Supplied data:
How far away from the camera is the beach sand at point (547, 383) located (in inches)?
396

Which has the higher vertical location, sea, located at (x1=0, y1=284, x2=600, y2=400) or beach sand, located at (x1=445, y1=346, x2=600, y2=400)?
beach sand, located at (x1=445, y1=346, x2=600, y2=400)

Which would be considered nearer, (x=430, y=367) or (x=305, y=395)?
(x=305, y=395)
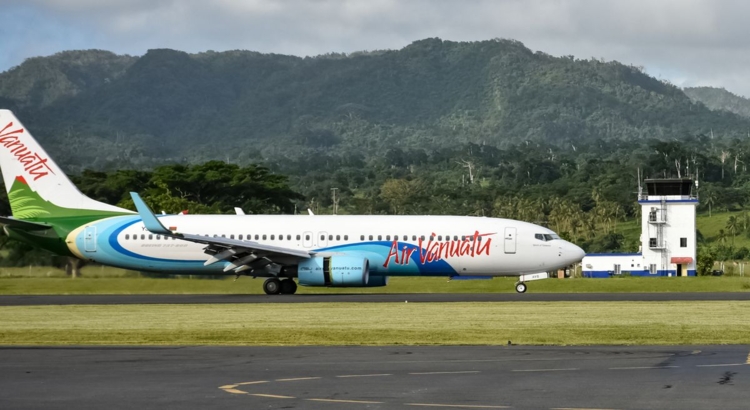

Do this: Rewrite all of the data above with "nearer" switched to "closer" and nothing else changed. Leave the pictures out of your answer.

Exercise response:
How far away from the camera is the beach sand at point (547, 383) located (in inches)?
396

Which has the higher vertical location, sea, located at (x1=0, y1=284, x2=600, y2=400) or beach sand, located at (x1=445, y1=346, x2=600, y2=400)?
beach sand, located at (x1=445, y1=346, x2=600, y2=400)

Which would be considered closer, (x=430, y=367) or (x=305, y=395)?
(x=305, y=395)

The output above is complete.